==== Task input
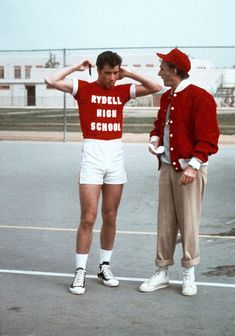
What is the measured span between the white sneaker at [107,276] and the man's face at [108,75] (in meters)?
1.52

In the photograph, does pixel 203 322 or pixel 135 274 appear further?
pixel 135 274

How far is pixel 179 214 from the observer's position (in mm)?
5523

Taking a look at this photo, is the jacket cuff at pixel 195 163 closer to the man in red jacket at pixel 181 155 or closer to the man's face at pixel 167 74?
the man in red jacket at pixel 181 155

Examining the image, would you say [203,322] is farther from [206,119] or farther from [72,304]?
[206,119]

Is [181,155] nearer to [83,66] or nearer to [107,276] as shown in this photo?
[83,66]

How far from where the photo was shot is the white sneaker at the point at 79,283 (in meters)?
5.50

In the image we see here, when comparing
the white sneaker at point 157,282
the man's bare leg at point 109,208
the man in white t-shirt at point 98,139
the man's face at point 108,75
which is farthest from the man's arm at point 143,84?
the white sneaker at point 157,282

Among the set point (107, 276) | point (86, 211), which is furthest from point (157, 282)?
point (86, 211)

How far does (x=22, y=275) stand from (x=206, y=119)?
7.06ft

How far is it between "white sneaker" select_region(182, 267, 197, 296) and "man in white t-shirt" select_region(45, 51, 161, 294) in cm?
79

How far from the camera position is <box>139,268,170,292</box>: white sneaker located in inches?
221

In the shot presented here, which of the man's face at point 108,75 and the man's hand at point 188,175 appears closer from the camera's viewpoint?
the man's hand at point 188,175

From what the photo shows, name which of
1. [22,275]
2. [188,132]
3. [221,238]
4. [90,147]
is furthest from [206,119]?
[221,238]

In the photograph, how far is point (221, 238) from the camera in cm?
776
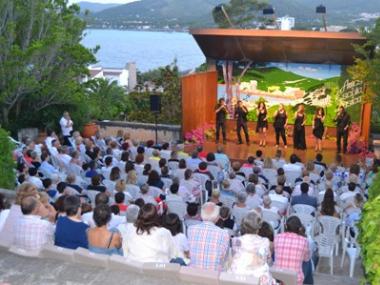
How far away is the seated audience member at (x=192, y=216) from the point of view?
279 inches

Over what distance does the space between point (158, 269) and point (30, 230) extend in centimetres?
145

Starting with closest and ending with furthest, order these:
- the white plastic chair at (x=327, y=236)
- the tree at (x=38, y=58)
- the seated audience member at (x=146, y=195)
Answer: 1. the white plastic chair at (x=327, y=236)
2. the seated audience member at (x=146, y=195)
3. the tree at (x=38, y=58)

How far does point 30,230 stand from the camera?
18.5 ft

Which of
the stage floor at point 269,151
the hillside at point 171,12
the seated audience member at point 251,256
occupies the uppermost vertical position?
the hillside at point 171,12

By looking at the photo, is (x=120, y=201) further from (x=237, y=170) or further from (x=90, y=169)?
(x=237, y=170)

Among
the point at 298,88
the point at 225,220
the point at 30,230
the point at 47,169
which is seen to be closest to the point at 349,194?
the point at 225,220

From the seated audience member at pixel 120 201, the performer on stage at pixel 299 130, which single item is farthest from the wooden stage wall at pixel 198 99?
the seated audience member at pixel 120 201

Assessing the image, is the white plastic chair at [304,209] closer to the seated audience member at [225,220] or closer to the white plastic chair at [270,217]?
the white plastic chair at [270,217]

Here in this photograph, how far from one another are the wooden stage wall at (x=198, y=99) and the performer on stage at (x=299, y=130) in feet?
9.59

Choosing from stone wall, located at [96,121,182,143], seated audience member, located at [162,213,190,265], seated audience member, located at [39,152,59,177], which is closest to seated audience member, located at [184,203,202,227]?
seated audience member, located at [162,213,190,265]

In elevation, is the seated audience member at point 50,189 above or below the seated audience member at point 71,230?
below

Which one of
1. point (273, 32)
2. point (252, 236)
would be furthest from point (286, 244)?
point (273, 32)

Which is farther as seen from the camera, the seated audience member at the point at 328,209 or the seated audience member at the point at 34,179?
the seated audience member at the point at 34,179

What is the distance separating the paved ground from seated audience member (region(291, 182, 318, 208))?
13.3 ft
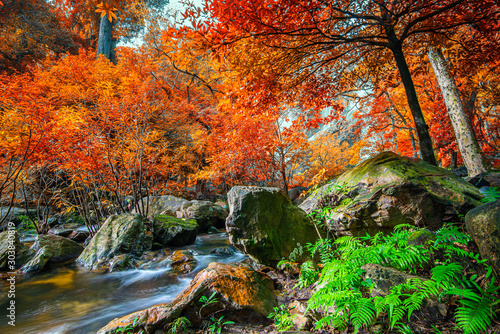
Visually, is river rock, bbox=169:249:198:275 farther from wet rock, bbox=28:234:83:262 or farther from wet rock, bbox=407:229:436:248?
wet rock, bbox=407:229:436:248

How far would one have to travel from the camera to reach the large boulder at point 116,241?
594 cm

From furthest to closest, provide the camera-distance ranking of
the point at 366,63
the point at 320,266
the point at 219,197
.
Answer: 1. the point at 219,197
2. the point at 366,63
3. the point at 320,266

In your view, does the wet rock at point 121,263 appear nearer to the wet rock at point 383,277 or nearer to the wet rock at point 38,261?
the wet rock at point 38,261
========
Exercise objective
Each record above is to be restated exactly, with its pictures removed from the copy.

Solution to this exercise
What is the measured span between the white sneaker at [107,276] and the man's face at [108,75] (in meters)?
1.52

In the photograph, does pixel 203 322 or pixel 135 274 appear further?
pixel 135 274

How far is pixel 179 214 from the observer's position (in mm)?
5523

Taking a look at this photo, is the jacket cuff at pixel 195 163 closer to the man in red jacket at pixel 181 155 or closer to the man's face at pixel 167 74?
the man in red jacket at pixel 181 155

Examining the image, would you say [203,322] is farther from [206,119] or farther from [72,304]?
[206,119]

Is [181,155] nearer to [83,66] or nearer to [107,276] as shown in this photo?
[83,66]

How far from where the photo was shot is the white sneaker at the point at 79,283 (in meters)?
5.50

In the image we see here, when comparing
the white sneaker at point 157,282
the man's bare leg at point 109,208
the man in white t-shirt at point 98,139
the man's face at point 108,75
which is farthest from the man's arm at point 143,84?
the white sneaker at point 157,282

Among the set point (107, 276) | point (86, 211), which is furthest from point (157, 282)?
point (86, 211)

How far does (x=22, y=275) stand from (x=206, y=119)?
7.06ft

How far is it between "white sneaker" select_region(182, 267, 197, 296) and "man in white t-shirt" select_region(45, 51, 161, 294) in cm?
79

How far from the camera position is <box>139,268,170,292</box>: white sneaker located in inches?
221

In the shot presented here, which of the man's face at point 108,75 and the man's hand at point 188,175 appears closer from the camera's viewpoint?
the man's hand at point 188,175

From what the photo shows, name which of
1. [22,275]
2. [188,132]
3. [221,238]
4. [90,147]
is furthest from [206,119]?
[221,238]

In the photograph, how far is point (221, 238) from the camera in cm?
776
How far away is the seated audience member at (x=192, y=216) from the point of view?
279 inches

Over what distance does the space between point (158, 269) and point (30, 230) extend in centimetres?
145

Starting with closest and ending with furthest, order these:
- the white plastic chair at (x=327, y=236)
- the tree at (x=38, y=58)
- the seated audience member at (x=146, y=195)
Answer: 1. the white plastic chair at (x=327, y=236)
2. the seated audience member at (x=146, y=195)
3. the tree at (x=38, y=58)

How far does point 30,230 stand from the camera?
18.5 ft

Which of
the stage floor at point 269,151
the hillside at point 171,12
the seated audience member at point 251,256
occupies the uppermost vertical position?
the hillside at point 171,12

By looking at the photo, is (x=120, y=201) further from (x=237, y=170) or further from (x=90, y=169)?
(x=237, y=170)

Among
the point at 298,88
the point at 225,220
the point at 30,230
the point at 47,169
which is seen to be closest to the point at 349,194?
the point at 225,220

From the seated audience member at pixel 120 201, the performer on stage at pixel 299 130, which single item is farthest from the wooden stage wall at pixel 198 99?
the seated audience member at pixel 120 201

Assessing the image, is the white plastic chair at [304,209] closer to the seated audience member at [225,220] or closer to the white plastic chair at [270,217]?
the white plastic chair at [270,217]

Here in this photograph, how far from one another are the wooden stage wall at (x=198, y=99) and the performer on stage at (x=299, y=130) in feet?
9.59

Choosing from stone wall, located at [96,121,182,143], seated audience member, located at [162,213,190,265], seated audience member, located at [39,152,59,177], which is closest to seated audience member, located at [184,203,202,227]?
seated audience member, located at [162,213,190,265]

In elevation, is the seated audience member at point 50,189 above or below the seated audience member at point 71,230?
below

Which one of
1. point (273, 32)
2. point (252, 236)
would be furthest from point (286, 244)?
point (273, 32)

Which is farther as seen from the camera, the seated audience member at the point at 328,209 or the seated audience member at the point at 34,179?
the seated audience member at the point at 34,179

What is the distance separating the paved ground from seated audience member (region(291, 182, 318, 208))?
13.3 ft
Visually, is river rock, bbox=169:249:198:275 farther from wet rock, bbox=28:234:83:262 or farther from wet rock, bbox=407:229:436:248?
wet rock, bbox=407:229:436:248

How far would one have to travel from the camera to reach the large boulder at point 116,241?
594 cm

From furthest to closest, provide the camera-distance ranking of
the point at 366,63
the point at 320,266
the point at 219,197
.
Answer: 1. the point at 219,197
2. the point at 366,63
3. the point at 320,266

In your view, does the wet rock at point 121,263 appear nearer to the wet rock at point 383,277 or nearer to the wet rock at point 38,261?
the wet rock at point 38,261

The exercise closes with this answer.